One thing I often notice in coverage of Angola both locally and internationally is the attribution of power to entities that have none. I see articles written about parliament as if it had a voice or about ministers as if they have the authority to take meaningful decisions. They don’t. Power in Angola is wielded by one man – João Lourenço since 2017, and José Eduardo dos Santos for the 38 years previously – and his security apparatus. Ministers, congresspeople, the head of police and armed forces all report to the head of the SCP, who reports to the president. Decisions are made at the top and handed down. Most government officials have little power, not to mention ordinary citizens who don’t even vote for their president. The new 2010 constitution replaced direct presidential elections with a system in which voters cast a single vote for a political party, and the first name on their electoral list becomes president.
As we head into perhaps our most important elections since 1992, I keep thinking of Roque’s chapter in which she comprehensively details just how fraudulent our electoral process is. Opposition parties like UNITA have decried this and even sued the state – to no effect of course – yet, uncannily, discussion of electoral fraud in Angola remains taboo. As a society, we still want to treat our elections as a force for change. We still want to believe that we, as citizens, are empowered. As Roque maintains, however, the reality is that the MPLA is simply not prepared to give up political power.
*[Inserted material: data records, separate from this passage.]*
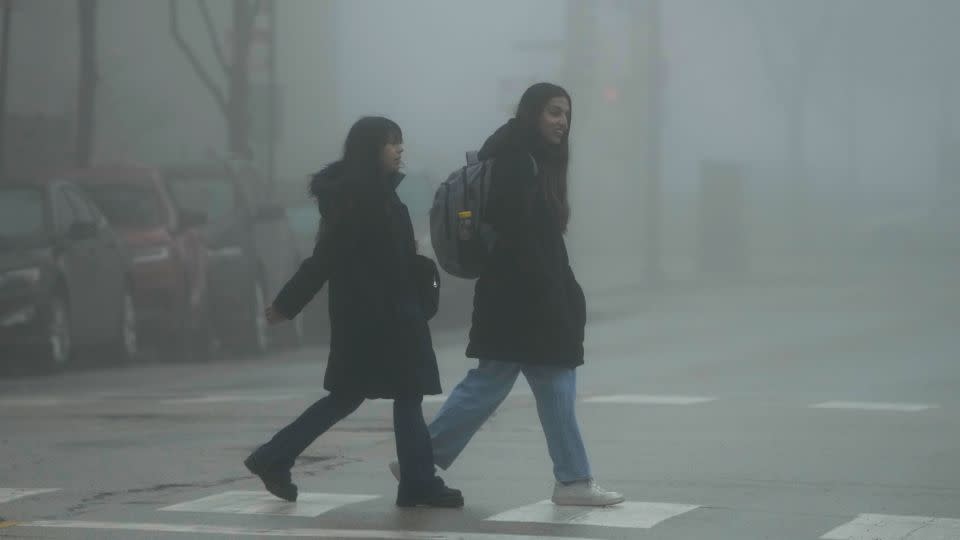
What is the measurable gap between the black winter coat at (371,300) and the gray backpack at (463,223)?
12 centimetres

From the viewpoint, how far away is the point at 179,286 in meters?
21.7

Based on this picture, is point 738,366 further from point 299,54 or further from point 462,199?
point 299,54

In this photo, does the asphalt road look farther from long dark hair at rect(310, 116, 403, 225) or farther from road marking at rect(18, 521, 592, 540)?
long dark hair at rect(310, 116, 403, 225)

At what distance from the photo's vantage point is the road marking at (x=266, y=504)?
9.09 m

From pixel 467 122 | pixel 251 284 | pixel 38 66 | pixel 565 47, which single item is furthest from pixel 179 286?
pixel 467 122

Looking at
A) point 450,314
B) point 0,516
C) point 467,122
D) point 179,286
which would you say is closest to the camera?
point 0,516

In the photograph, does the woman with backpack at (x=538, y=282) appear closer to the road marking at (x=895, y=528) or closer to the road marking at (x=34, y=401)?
the road marking at (x=895, y=528)

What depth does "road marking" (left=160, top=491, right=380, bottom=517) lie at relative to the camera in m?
9.09

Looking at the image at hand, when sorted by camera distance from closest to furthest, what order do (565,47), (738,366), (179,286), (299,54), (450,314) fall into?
(738,366) < (179,286) < (450,314) < (565,47) < (299,54)

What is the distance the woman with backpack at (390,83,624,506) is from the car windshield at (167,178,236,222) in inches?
552

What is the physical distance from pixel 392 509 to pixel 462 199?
116cm

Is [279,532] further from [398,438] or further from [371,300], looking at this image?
[371,300]

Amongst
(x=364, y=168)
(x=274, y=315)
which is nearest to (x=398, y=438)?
(x=274, y=315)

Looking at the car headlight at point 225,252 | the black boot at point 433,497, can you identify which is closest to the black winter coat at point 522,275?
the black boot at point 433,497
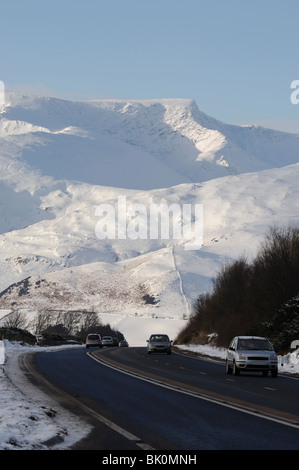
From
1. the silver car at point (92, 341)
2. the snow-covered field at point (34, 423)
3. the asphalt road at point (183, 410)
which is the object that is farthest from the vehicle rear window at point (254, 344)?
the silver car at point (92, 341)

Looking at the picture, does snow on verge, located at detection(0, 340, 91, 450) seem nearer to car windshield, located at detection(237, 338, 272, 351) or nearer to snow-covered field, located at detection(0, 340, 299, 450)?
snow-covered field, located at detection(0, 340, 299, 450)

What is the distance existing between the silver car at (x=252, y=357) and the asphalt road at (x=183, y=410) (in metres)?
2.29

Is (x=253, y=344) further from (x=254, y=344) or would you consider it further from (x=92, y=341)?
(x=92, y=341)

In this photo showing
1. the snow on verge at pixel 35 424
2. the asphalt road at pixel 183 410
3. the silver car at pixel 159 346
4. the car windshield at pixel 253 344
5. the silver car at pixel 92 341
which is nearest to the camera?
the snow on verge at pixel 35 424

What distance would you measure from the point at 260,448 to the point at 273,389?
14051mm

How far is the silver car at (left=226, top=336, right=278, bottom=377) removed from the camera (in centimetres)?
3412

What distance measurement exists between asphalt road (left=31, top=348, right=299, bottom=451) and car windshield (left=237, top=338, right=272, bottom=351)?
11.2 feet

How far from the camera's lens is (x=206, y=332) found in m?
102

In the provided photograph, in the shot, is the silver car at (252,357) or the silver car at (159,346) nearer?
the silver car at (252,357)

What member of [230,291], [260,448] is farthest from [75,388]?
[230,291]

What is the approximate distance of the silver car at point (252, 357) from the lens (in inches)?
1344

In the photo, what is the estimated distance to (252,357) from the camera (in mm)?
34250

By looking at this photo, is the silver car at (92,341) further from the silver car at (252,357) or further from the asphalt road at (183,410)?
the asphalt road at (183,410)
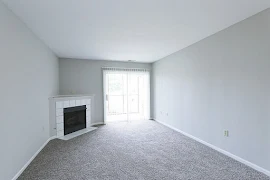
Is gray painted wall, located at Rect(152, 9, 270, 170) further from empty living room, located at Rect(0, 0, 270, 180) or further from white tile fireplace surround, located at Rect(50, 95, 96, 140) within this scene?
white tile fireplace surround, located at Rect(50, 95, 96, 140)

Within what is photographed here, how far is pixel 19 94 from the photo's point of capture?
224 cm

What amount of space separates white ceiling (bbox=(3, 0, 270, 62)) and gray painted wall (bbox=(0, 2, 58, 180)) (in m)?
0.29

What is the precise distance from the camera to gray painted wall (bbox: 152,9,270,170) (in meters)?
2.25

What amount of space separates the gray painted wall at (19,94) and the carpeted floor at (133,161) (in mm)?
376

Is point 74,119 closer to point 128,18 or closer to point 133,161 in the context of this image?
point 133,161

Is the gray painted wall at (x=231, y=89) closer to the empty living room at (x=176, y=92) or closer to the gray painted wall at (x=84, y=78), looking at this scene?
the empty living room at (x=176, y=92)

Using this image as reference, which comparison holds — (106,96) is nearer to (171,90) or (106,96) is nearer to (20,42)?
(171,90)

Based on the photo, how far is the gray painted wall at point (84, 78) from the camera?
5.05 metres

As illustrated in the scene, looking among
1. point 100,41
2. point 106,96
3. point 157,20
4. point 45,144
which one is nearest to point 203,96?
point 157,20

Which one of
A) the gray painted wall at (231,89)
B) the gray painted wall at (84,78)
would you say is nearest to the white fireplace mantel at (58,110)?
the gray painted wall at (84,78)

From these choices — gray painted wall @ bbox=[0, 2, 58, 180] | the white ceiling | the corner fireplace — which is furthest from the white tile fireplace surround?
the white ceiling

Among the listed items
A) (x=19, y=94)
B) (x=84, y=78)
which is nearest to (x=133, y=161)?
(x=19, y=94)

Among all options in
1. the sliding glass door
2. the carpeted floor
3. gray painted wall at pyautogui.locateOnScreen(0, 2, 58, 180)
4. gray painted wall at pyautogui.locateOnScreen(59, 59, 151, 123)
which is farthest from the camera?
the sliding glass door

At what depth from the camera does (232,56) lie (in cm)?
270
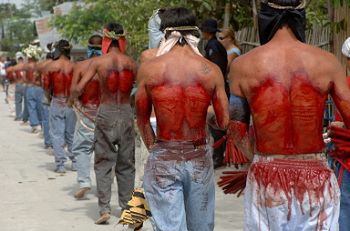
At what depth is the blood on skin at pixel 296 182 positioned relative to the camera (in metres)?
3.93

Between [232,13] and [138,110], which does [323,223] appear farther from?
[232,13]

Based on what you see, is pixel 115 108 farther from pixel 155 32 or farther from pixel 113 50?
pixel 155 32

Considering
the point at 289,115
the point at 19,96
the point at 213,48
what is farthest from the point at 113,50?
the point at 19,96

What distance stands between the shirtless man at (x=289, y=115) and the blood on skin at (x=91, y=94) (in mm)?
5152

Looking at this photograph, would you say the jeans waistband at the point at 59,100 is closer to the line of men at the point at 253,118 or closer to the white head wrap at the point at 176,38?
the line of men at the point at 253,118

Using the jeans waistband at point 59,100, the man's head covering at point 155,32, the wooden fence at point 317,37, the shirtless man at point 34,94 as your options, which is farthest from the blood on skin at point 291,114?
the shirtless man at point 34,94

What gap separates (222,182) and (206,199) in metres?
0.52

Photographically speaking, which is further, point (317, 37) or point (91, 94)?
point (317, 37)

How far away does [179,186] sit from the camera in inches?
195

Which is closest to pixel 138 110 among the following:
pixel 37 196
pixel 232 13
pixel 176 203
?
pixel 176 203

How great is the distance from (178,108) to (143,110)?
26 centimetres

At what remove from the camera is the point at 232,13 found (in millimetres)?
13781

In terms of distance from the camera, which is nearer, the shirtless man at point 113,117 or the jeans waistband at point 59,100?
the shirtless man at point 113,117

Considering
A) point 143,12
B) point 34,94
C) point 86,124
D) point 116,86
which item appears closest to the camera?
point 116,86
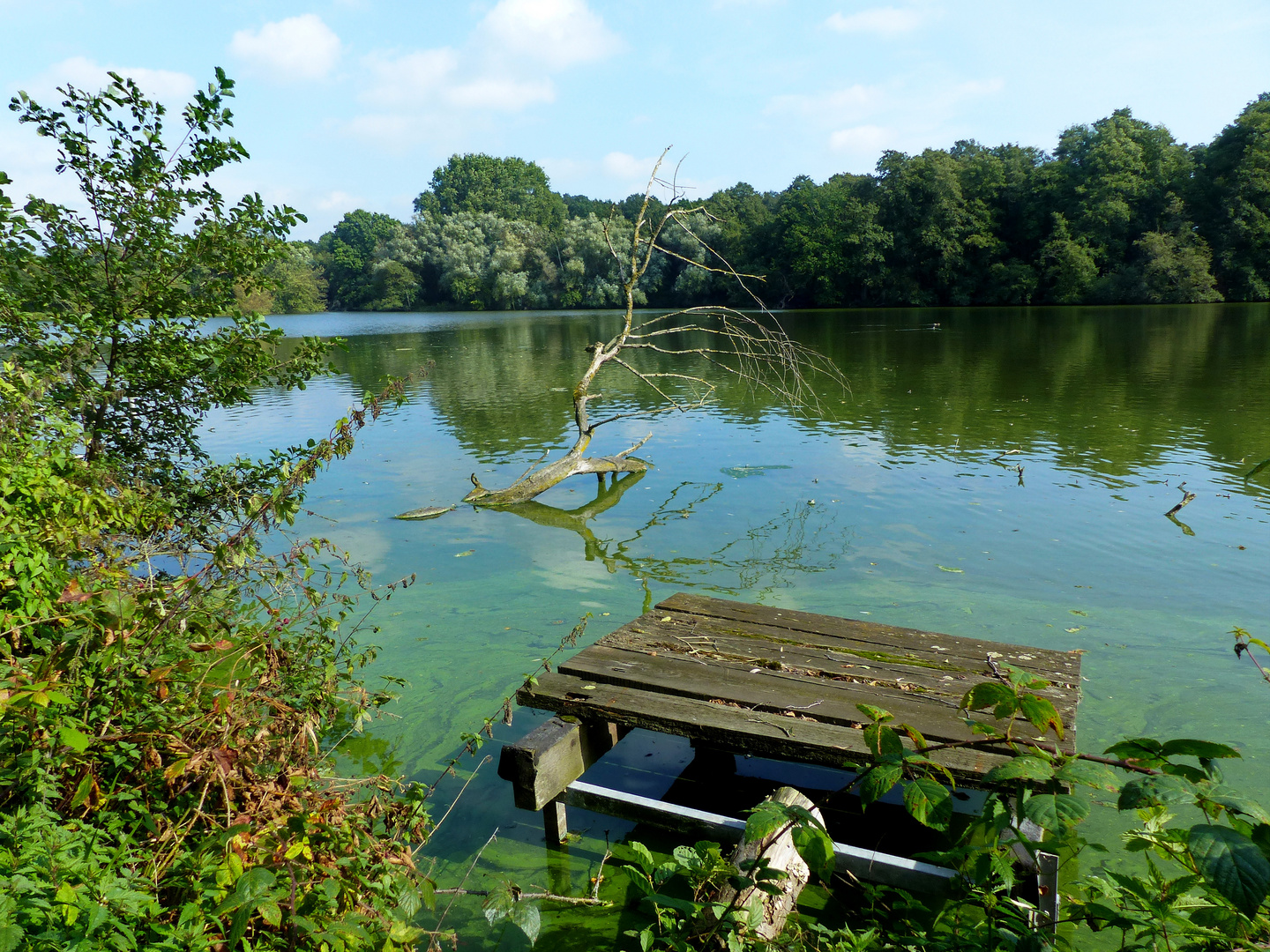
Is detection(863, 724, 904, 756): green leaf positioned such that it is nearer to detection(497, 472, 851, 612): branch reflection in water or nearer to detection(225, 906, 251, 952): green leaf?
detection(225, 906, 251, 952): green leaf

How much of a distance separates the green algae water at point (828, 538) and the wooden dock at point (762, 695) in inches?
24.8

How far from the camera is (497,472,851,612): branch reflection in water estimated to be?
8.34 metres

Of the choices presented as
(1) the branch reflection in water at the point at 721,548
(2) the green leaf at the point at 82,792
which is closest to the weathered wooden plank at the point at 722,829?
(2) the green leaf at the point at 82,792

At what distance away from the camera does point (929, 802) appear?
2352 millimetres

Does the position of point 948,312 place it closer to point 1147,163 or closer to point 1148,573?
point 1147,163

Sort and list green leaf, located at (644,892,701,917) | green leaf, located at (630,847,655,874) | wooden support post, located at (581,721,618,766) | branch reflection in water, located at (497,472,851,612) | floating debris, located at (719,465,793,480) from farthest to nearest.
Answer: floating debris, located at (719,465,793,480)
branch reflection in water, located at (497,472,851,612)
wooden support post, located at (581,721,618,766)
green leaf, located at (630,847,655,874)
green leaf, located at (644,892,701,917)

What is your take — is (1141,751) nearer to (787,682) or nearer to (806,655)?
(787,682)

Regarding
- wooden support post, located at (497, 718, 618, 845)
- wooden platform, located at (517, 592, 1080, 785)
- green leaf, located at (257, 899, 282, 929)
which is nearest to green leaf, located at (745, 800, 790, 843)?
wooden platform, located at (517, 592, 1080, 785)

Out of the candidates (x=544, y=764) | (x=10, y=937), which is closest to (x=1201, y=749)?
(x=544, y=764)

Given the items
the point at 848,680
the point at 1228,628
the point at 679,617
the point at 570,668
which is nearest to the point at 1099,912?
the point at 848,680

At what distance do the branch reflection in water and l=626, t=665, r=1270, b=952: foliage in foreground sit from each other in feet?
13.9

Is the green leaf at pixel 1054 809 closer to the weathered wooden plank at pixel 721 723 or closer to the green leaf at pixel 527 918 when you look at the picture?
the weathered wooden plank at pixel 721 723

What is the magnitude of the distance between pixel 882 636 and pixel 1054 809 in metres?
2.71

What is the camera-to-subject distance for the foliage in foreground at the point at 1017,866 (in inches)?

One of Roque’s most interesting assertions in Governing in the Shadows – an essential book for anyone who wants to understand Angolan politics, along with Ricardo Soares de Oliveira’s Magnificent and Beggar Land – is that Angola was doomed to be a securitised state whether it governed by MPLA or UNITA, the two warring parties in the civil war. The war, its logics and legacies made sure of it. And, as much as my generation did not directly partake in it, we are still condemned to suffer its long-lasting political, economic, and societal effects. The question now is whether we have the capacity to rise above this legacy and participate in our own nation-building, and if the people that currently wield power – either in government or opposition – have the same desire for real change. Angola is a securitised state, but one in which the vast majority of its population have no direct memory of what made it so.
As Roque proclaims: “Bringing the government out of the shadows to share power and privilege with society remains the only way to deliver much-needed security to all Angolans.”
It is up to our generation to do so.